Leopard racing kämpft zurück: moto3-team wehrt sich gegen harte strafe
Ein Schock für den jungen Spanier Adrián Fernández und sein Leopard Racing Team: Sechs verpasste Rennen in der Moto3-Weltmeisterschaft – eine Strafe, die im Sport rar ist. Doch das luxemburgische Team zeigt jetzt Kampfgeist und feuert mit Nachdruck zurück.

Die offizielle stellungnahme: ein respektvoller widerspruch
Die FIM MotoGP Stewards haben entschieden, dass Fernández‘ Motoren Nummer 810 und 811 nicht den Vorschriften entsprachen, was zu einer Umkehrung der Ergebnisse in Thailand, Brasilien, Spanien, Frankreich und Catalunya führt.
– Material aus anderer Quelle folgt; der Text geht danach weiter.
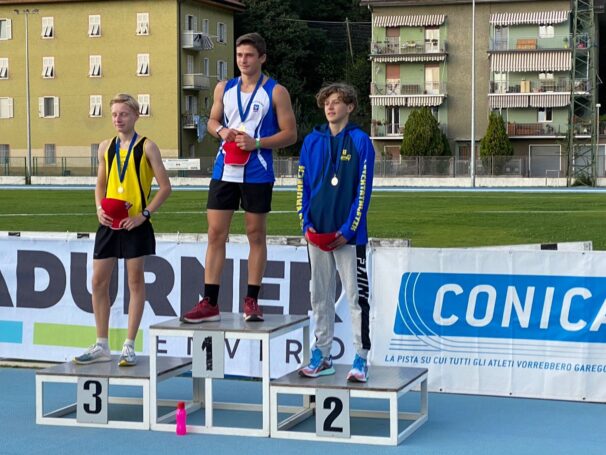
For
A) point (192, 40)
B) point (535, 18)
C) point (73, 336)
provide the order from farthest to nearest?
point (192, 40) → point (535, 18) → point (73, 336)

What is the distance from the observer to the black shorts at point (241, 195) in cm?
807

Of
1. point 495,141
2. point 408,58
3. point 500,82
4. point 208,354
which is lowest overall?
point 208,354

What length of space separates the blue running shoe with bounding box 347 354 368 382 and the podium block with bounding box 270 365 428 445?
43 millimetres

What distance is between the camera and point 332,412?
737 cm

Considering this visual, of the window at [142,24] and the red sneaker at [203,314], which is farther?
the window at [142,24]

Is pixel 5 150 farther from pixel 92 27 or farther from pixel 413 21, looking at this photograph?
pixel 413 21

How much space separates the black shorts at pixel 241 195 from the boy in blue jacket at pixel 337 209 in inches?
20.4

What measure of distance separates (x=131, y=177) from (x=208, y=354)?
1467 millimetres

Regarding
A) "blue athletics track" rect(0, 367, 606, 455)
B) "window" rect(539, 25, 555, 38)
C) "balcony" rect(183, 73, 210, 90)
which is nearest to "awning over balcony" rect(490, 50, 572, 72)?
"window" rect(539, 25, 555, 38)

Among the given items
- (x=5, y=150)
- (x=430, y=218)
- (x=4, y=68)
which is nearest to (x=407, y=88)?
(x=4, y=68)

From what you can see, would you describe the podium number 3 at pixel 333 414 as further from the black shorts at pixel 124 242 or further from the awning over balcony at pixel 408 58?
the awning over balcony at pixel 408 58

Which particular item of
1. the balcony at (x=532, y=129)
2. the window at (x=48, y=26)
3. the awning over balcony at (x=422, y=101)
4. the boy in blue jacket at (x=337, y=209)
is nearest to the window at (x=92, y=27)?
the window at (x=48, y=26)

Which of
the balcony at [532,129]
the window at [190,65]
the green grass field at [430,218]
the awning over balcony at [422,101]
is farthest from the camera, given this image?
the window at [190,65]

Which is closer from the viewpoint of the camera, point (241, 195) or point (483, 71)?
point (241, 195)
Leopard Racing akzeptiert diese Entscheidung zwar formal, erhebt aber vehement Einspruch gegen die Schlussfolgerungen. „Wir wehren uns respektvoll gegen die getroffenen Feststellungen und haben bereits alle rechtlichen Schritte eingeleitet, um die Rechte unseres Piloten und die des Teams zu schützen“, so die offizielle Erklärung.
Das Team beteuert vehement, keine Verstöße begangen zu haben. „Leopard Racing hat stets die technischen und sportlichen Bestimmungen der Moto3-Weltmeisterschaft eingehalten und weist jegliche Andeutungen, dass Motoren ohne Genehmigung geöffnet oder modifiziert wurden, entschieden zurück.“ Eine Behauptung, die durch die Ergebnisse der technischen Kontrollen an vier weiteren Motoren untermauert wird: Kein illegaler Bauteil, keine Leistungssteigerung, keine Abweichung von den Vorschriften.
Besonders hervorzuheben ist die Tatsache, dass die Motoren, die im Grand Prix von Italien in Mugello eingesetzt wurden, einer gründlichen Prüfung unterzogen wurden und vollumfänglich den Vorschriften entsprachen. Es geht also um die Interpretation bestimmter Elemente im Zusammenhang mit dem Motorsiegelungssystem – eine Frage der Wahrnehmung, wie Leopard Racing betont.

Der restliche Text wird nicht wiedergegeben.